Par Philippe de Saint-Germain,
Liberté politique n° 52, printemps 2011.
Vous avez été appelés à la liberté. C'est sous le signe de l'appel de saint Paul que le congrès 2010 de l'association pour la Fondation de Service politique s'est tenu à Lyon, les 30-31 octobre, avec pour thème de réflexion et d'engagement la responsabilité politique des chrétiens. Sous l'apparence d'une certaine banalité, c'est un défi nouveau qui se dresse aujourd'hui devant les fidèles du Christ. Comment participer à la vie publique quand l'univers mental de la société disqualifie la notion de bien objectif et de vérité commune (cf. notre numéro de l'automne 2010 Appelés à la vérité - n° 50) ?
En deux mille ans d'histoire, l'environnement du chrétien n'a cessé de changer. L'édition 2011 de l'Annuaire pontifical nous apprend que le nombre des catholiques et des prêtres n'a jamais été aussi élevé depuis la naissance de Jésus : ils sont 1,181 milliard de baptisés en 2009 (contre 1,166 milliard en 2008). Et les prêtres sont passés de 405.000 en 2000 à 410.600 en 2009. Pour autant, la progression du christianisme dans le monde ne s'est jamais faite sur un lit de roses.
Sans revenir sur les persécutions de masse qui ont meurtri son histoire, la vie chrétienne a toujours été un combat, y compris dans les sociétés pacifiques.
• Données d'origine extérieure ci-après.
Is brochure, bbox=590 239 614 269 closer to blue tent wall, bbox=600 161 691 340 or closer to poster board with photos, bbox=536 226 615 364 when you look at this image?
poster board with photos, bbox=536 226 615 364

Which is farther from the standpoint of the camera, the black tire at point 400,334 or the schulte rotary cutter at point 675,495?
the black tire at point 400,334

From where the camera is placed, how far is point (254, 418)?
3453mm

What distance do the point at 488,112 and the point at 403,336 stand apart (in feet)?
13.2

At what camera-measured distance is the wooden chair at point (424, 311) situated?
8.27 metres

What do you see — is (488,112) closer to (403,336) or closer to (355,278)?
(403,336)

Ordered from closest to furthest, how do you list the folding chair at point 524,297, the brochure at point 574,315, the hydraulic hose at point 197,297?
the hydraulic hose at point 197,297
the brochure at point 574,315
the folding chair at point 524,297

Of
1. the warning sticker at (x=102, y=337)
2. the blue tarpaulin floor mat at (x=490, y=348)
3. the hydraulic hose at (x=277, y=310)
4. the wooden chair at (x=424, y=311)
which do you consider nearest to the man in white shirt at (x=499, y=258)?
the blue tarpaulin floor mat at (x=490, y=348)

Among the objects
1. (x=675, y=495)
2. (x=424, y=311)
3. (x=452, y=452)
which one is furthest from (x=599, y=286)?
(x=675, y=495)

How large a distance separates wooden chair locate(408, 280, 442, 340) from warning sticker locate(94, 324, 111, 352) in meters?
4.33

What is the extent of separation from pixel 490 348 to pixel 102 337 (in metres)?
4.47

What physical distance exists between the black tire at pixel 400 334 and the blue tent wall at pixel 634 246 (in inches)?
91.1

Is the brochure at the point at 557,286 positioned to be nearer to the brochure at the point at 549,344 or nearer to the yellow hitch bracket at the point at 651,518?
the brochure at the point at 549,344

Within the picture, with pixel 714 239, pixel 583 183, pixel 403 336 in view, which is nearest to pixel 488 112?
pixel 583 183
Maritain disait que depuis l'origine de l'humanité, le bien et le mal progressaient parallèlement.
Nouvelle époque
Attentive aux signes des temps, l'Église ne pouvait pas ne pas prendre la mesure de l'évolution radicale de l'avènement démocratique postmoderne. Dans la Note doctrinale signée en 2002 par le préfet de la Congrégation pour la doctrine de la foi À propos de questions sur l'engagement et le comportement des catholiques dans la vie politique, le cardinal Joseph Ratzinger prenait acte de la fin d'une époque , pour appeler à des formes de participation nouvelle à la vie publique .
La nouvelle époque n'est plus à la reconnaissance commune de valeurs objectives ordonnant les lois et les mœurs. La culture dominante oriente les comportements par le biais des législations selon une conception de l'homme et du bien commun qui remet en cause le socle fondateur de la civilisation qui a émergé du christianisme. On constate aujourd'hui, écrivait le futur Benoît XVI, un certain relativisme culturel qui se révèle dans sa nature comme un système et une défense d'un pluralisme éthique favorable à la décadence et à la dissolution de la raison et des principes de la loi morale naturelle.
Sans conteste, cette Note doctrinale, brève et dense, voulue et approuvée par le pape Jean Paul II, constitue le document de référence de toute œuvre politique chrétienne, et de tout l'engagement public du laïc chrétien dans la société d'aujourd'hui.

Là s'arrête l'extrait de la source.